WYKORZYSTAJ PRZECZYTANE:
1. Skopiuj z fragmentu źródłowego część od „Jakim przedstawieniem zacznie” do „razem się uda...”, włącznie z tymi słowami.
2. Kto według fragmentu źródłowego jest bohaterem spektaklu, którego próby rozpoczyna Arkadiusz Jakubik?
3. Zamień akapit fragmentu źródłowego zaczynający się od słów „Jakim przedstawieniem zacznie się cykl” w krótką listę, zachowując najważniejsze fakty.

Jakim przedstawieniem zacznie się cykl „Śląsk święty/Śląsk przeklęty”? Po nowym roku Arkadiusz Jakubik rozpoczyna próby spektaklu, którego bohaterem będzie Ryszard Riedel, czyli „Skazanego na bluesa”. Premiera wiosną 2014. W tym samym czasie Artur Pałyga będzie prowadził warsztaty dramaturgiczne, zaś Zbigniew Białas rozpocznie cykl spotkań śląsko-zagłębiowsko-małopolsko-podbeskidzkich. W repertuarowych planach na kolejne sezony: Ewelina Marciniak, Wojciech Pszoniak, Maciej Pieprzyca, Jacek Głomb, Michał Siegoczyński, Łukasz Czuj, Monika Strzępka, Michał Zadara, Petr Zelenka. I jak zwykle we wrześniu będę dzwonił do Piotra Cieplaka, którego spróbuję namówić do współpracy kolejny raz. Może tym razem się uda...

Zaraz, zaraz. Nie mogę tego tak zostawić. Powiedz coś bliżej – jaki tytuł wyreżyseruje Zadara? O czym będzie nowy spektakl Strzępki? Kiedy można się spodziewać Zelenki? Będę do nich dzwonił i pisał po powrocie z urlopu i wtedy może będę znał więcej szczegółów. Czekam również na odpowiedź Eweliny Marciniak, która jest bardzo zainteresowana cyklem „Śląsk święty/Śląsk przeklęty” i być może uda się zamknąć sezon premierą w jej reżyserii.

DANE ŹRÓDŁOWE:
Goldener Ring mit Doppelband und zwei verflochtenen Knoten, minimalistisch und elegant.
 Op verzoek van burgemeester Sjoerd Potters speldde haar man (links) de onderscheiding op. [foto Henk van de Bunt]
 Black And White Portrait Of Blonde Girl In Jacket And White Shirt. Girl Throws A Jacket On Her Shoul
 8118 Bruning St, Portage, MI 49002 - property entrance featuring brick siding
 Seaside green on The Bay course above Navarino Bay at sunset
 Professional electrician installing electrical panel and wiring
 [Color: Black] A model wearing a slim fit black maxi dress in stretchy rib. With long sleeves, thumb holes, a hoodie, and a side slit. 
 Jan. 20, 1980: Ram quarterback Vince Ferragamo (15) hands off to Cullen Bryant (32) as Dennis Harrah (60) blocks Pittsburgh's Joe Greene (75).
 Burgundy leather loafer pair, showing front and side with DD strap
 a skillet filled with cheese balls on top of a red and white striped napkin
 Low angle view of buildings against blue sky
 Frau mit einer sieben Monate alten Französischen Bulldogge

ROZWIĄZANIA:
1.
Jakim przedstawieniem zacznie się cykl „Śląsk święty/Śląsk przeklęty”? Po nowym roku Arkadiusz Jakubik rozpoczyna próby spektaklu, którego bohaterem będzie Ryszard Riedel, czyli „Skazanego na bluesa”. Premiera wiosną 2014. W tym samym czasie Artur Pałyga będzie prowadził warsztaty dramaturgiczne, zaś Zbigniew Białas rozpocznie cykl spotkań śląsko-zagłębiowsko-małopolsko-podbeskidzkich. W repertuarowych planach na kolejne sezony: Ewelina Marciniak, Wojciech Pszoniak, Maciej Pieprzyca, Jacek Głomb, Michał Siegoczyński, Łukasz Czuj, Monika Strzępka, Michał Zadara, Petr Zelenka. I jak zwykle we wrześniu będę dzwonił do Piotra Cieplaka, którego spróbuję namówić do współpracy kolejny raz. Może tym razem się uda...

2. Ryszard Riedel.

3.
- Cykl „Śląsk święty/Śląsk przeklęty” rozpocznie spektakl „Skazany na bluesa” o Ryszardzie Riedlu. Arkadiusz Jakubik zaczyna próby po nowym roku, a premiera jest planowana na wiosnę 2014.
- W tym samym czasie Artur Pałyga poprowadzi warsztaty dramaturgiczne, a Zbigniew Białas rozpocznie cykl spotkań śląsko-zagłębiowsko-małopolsko-podbeskidzkich.
- W planach repertuarowych na kolejne sezony są: Ewelina Marciniak, Wojciech Pszoniak, Maciej Pieprzyca, Jacek Głomb, Michał Siegoczyński, Łukasz Czuj, Monika Strzępka, Michał Zadara i Petr Zelenka.
- We wrześniu planowana jest kolejna próba namówienia Piotra Cieplaka do współpracy.